— Passage provided —
○ ○ ○

In this vehicle movement model, the link lifetime is defined as the time that the vehicle can maintain communication [30]. Reference [31] proposes link reliability, which is the probability that a direct communication link between two vehicles will stay continuously available over a specified time period. Link reliability can be derived as:

$$r\left(l\right)=P\{\mathrm{to}\mathrm{continue}\mathrm{be}\mathrm{availavle}t+\mathsf{\Delta }\mathrm{t}\mid \mathrm{available}\mathrm{at}\mathrm{t}\}.$$

(8)

Next, the vehicle movement will be discussed in several situations in Figure 5:

Scenario 1: $Vi$ and $Vj$ have the same direction, and $v_i\ge or\ge v_j$. $\mathsf{\Delta }{d}_{ij,t1-t0}$ is the changing distance between node i and j in the period of $[t_0-t_1]$. $\mathsf{\Delta }x$ is the distance on the x-axis, $\mathsf{\Delta }y$ is the distance on the y-axis. R is the range of vehicle wireless communication. In this scenario, $r\left(l\right)$ can be formulated as:

$$r\left(l\right)=P\left\{\mathsf{\Delta }{d}_{ij,t1-t0}<\sqrt{R^2-\mathsf{\Delta }{y}^2}+\mathsf{\Delta }x\right\}$$

(9)

Scenario 2: $v_i$ and $v_j$ have the same direction, and $v_i\le \le v_j$.

$$r\left(l\right)=P\left\{\mathsf{\Delta }{d}_{ij,t1-t0}<\sqrt{R^2-\mathsf{\Delta }{y}^2}-\mathsf{\Delta }x\right\}.$$

(10)

Scenario 3: $v_i$ and $v_j$ have the opposite direction, and move towards each other, $r\left(l\right)$ can be formulated as:

$$r\left(l\right)=P\left\{\mathsf{\Delta }{d}_{ij,t1-t0}<\sqrt{R^2-\mathsf{\Delta }{y}^2}+\mathsf{\Delta }x\right\}.$$

(11)

Scenario 4: $v_i$ and $v_j$ have the opposite direction, move away from each other, $r\left(l\right)$ can be formulated as:

$$r\left(l\right)=P\left\{\mathsf{\Delta }{d}_{ij,t1-t0}<\sqrt{R^2-\mathsf{\Delta }{y}^2}-\mathsf{\Delta }x\right\}.$$

(12)

○ ○ ○

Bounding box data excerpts
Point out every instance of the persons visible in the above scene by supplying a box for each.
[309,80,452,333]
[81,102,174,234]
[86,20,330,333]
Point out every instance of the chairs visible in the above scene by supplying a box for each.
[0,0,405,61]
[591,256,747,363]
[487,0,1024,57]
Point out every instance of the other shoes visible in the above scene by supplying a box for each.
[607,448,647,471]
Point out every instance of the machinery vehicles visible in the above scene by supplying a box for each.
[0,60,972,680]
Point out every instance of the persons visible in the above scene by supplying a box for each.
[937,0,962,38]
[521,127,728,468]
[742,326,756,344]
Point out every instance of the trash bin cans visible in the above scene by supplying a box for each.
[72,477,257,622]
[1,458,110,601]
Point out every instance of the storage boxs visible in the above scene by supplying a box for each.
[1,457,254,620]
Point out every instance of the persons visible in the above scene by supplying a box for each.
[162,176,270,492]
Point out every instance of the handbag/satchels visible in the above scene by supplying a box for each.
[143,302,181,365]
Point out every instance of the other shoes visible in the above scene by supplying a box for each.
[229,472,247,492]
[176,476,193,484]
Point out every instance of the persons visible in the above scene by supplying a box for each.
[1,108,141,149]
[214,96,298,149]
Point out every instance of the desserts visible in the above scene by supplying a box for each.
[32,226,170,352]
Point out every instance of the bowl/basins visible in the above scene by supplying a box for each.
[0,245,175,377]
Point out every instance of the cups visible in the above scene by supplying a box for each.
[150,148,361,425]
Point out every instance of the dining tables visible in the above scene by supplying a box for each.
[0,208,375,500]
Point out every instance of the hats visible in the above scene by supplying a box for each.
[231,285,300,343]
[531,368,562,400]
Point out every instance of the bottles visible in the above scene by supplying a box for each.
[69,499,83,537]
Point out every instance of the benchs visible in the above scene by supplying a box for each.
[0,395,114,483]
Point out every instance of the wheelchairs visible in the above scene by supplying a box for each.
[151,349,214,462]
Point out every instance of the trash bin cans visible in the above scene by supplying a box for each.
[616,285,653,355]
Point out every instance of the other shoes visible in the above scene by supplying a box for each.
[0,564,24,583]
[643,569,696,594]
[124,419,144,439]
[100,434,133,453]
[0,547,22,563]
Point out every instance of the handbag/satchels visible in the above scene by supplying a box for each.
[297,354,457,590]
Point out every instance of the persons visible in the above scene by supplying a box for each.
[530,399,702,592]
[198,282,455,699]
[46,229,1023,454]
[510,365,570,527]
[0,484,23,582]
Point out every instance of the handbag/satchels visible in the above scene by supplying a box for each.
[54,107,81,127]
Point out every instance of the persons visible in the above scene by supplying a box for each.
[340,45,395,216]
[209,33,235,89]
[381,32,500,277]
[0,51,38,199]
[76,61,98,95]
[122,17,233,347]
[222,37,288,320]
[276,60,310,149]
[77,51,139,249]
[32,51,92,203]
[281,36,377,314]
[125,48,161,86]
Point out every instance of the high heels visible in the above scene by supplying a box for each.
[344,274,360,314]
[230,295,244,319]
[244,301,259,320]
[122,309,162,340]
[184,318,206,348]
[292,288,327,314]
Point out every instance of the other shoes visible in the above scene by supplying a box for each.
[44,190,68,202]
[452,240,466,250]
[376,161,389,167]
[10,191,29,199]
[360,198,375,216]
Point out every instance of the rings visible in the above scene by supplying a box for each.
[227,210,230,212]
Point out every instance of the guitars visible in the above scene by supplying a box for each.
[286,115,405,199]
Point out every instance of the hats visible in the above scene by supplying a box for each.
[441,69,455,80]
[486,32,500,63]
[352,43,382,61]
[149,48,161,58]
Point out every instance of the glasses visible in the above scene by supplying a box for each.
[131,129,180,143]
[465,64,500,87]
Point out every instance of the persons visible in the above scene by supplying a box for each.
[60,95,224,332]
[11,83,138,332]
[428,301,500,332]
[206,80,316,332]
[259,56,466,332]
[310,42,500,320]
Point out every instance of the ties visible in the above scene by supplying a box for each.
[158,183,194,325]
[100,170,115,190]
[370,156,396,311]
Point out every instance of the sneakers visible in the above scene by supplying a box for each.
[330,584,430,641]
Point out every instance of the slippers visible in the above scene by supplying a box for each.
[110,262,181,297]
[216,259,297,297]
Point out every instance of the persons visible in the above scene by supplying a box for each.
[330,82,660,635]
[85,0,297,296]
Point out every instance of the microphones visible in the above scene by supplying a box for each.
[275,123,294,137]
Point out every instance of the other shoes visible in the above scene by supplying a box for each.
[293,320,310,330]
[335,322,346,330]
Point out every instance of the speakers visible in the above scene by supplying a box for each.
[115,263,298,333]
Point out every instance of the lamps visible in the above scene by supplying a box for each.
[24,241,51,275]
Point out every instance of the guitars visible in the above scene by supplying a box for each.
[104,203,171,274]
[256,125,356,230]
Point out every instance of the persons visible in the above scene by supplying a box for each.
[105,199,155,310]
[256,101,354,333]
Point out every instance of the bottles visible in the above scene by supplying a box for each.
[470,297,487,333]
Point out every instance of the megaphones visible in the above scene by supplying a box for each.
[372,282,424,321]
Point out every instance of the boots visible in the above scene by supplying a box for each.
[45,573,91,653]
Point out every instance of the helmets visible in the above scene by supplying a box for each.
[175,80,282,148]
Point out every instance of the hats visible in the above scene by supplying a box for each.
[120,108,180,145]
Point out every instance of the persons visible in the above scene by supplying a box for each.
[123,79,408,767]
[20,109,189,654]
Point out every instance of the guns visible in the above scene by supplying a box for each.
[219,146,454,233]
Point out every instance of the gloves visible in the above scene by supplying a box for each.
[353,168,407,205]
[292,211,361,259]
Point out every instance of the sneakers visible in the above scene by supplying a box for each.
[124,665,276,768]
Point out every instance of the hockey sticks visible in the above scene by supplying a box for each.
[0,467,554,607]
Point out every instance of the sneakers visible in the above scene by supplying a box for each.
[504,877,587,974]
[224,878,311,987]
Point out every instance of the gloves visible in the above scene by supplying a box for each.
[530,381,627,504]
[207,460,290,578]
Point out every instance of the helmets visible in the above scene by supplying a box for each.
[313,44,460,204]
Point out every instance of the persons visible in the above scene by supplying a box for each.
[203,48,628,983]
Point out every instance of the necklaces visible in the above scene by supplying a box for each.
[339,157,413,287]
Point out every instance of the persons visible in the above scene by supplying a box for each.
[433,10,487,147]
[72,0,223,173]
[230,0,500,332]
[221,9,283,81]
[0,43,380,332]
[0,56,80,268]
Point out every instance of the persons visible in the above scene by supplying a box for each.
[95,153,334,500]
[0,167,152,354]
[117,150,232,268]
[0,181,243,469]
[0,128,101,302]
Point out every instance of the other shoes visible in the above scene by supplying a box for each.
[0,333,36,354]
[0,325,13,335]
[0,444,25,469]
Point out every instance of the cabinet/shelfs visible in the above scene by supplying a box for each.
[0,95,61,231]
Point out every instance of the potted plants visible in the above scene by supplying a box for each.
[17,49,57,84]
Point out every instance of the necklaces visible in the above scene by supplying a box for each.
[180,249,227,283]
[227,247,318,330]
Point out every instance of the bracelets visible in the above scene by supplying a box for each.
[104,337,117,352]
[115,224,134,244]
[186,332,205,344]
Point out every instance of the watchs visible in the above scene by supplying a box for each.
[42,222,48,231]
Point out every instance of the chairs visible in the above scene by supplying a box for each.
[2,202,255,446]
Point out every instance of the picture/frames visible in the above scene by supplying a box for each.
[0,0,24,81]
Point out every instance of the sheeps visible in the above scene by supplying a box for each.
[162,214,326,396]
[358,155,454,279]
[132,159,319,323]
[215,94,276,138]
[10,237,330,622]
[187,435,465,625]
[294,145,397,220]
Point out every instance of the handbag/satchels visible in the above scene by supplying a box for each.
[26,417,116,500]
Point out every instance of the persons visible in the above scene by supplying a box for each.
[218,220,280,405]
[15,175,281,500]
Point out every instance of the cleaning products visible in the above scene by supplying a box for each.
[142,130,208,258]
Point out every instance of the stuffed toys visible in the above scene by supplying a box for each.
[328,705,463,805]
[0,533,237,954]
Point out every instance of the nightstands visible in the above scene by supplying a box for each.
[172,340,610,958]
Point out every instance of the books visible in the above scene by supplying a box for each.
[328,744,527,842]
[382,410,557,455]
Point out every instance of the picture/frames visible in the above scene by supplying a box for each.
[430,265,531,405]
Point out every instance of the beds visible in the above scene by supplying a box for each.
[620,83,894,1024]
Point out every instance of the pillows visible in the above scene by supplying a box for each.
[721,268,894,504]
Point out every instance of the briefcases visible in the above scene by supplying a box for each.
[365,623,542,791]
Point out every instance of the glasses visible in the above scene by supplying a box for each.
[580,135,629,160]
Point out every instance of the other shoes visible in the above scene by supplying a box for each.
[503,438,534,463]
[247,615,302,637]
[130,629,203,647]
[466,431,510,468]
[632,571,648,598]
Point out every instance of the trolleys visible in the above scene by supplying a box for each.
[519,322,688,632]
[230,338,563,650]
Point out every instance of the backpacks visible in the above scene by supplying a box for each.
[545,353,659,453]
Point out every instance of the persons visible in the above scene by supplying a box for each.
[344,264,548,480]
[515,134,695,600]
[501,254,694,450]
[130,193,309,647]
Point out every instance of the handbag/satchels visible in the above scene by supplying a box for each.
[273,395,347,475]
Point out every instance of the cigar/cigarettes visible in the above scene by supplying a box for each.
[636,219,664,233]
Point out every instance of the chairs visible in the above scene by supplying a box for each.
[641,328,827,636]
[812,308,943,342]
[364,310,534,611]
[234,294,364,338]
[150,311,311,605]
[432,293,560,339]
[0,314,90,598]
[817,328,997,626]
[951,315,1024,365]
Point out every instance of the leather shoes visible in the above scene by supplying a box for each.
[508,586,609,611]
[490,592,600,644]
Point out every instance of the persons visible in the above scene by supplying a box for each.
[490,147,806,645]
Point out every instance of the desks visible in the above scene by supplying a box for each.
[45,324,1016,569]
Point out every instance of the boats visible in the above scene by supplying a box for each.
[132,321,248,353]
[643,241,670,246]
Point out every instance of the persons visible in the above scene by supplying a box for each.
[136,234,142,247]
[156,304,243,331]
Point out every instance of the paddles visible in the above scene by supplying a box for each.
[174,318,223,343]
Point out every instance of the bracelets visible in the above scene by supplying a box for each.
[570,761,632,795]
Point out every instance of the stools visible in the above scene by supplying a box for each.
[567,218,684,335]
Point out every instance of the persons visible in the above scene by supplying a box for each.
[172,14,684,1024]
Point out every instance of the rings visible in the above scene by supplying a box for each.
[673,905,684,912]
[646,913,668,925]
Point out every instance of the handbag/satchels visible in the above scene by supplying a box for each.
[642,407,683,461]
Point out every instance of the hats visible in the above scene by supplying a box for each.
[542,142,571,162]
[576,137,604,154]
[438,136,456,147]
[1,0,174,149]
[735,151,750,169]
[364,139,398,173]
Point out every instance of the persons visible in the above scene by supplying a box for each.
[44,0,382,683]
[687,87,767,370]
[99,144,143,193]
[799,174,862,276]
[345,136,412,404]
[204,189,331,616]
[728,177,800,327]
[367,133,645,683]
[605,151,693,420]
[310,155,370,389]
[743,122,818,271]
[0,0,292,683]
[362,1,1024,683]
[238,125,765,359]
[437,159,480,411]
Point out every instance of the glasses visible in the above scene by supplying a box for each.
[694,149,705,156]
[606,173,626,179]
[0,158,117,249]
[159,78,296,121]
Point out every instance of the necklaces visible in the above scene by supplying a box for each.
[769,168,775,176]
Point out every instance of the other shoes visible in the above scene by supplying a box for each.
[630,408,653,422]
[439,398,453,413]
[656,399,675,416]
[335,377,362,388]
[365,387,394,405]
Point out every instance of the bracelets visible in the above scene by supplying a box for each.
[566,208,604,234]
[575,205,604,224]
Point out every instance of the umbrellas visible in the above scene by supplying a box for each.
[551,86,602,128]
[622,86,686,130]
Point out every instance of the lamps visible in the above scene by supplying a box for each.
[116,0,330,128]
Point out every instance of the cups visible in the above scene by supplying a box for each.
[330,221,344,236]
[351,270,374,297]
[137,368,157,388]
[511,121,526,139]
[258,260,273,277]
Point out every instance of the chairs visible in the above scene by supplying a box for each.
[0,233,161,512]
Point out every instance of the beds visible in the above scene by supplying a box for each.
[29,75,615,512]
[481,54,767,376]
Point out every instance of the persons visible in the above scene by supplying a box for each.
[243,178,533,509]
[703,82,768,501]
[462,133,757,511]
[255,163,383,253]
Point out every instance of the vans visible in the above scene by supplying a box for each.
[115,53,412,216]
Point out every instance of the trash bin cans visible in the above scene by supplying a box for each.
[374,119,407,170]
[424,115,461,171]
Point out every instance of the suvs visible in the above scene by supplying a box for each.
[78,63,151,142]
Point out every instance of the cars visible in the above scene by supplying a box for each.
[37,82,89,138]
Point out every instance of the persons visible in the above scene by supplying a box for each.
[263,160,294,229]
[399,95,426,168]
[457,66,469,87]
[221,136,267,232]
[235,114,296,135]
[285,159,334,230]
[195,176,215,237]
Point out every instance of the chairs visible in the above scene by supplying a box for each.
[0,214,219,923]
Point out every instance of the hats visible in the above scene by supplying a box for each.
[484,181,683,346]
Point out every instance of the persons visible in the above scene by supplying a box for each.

○ ○ ○

— Your goal —
Copy the passage on vehicle link reliability, starting at "Next, the vehicle" and ending at "and $v_i\le \le v_j$.".

— Written solution —
Next, the vehicle movement will be discussed in several situations in Figure 5:

Scenario 1: $Vi$ and $Vj$ have the same direction, and $v_i\ge or\ge v_j$. $\mathsf{\Delta }{d}_{ij,t1-t0}$ is the changing distance between node i and j in the period of $[t_0-t_1]$. $\mathsf{\Delta }x$ is the distance on the x-axis, $\mathsf{\Delta }y$ is the distance on the y-axis. R is the range of vehicle wireless communication. In this scenario, $r\left(l\right)$ can be formulated as:

$$r\left(l\right)=P\left\{\mathsf{\Delta }{d}_{ij,t1-t0}<\sqrt{R^2-\mathsf{\Delta }{y}^2}+\mathsf{\Delta }x\right\}$$

(9)

Scenario 2: $v_i$ and $v_j$ have the same direction, and $v_i\le \le v_j$.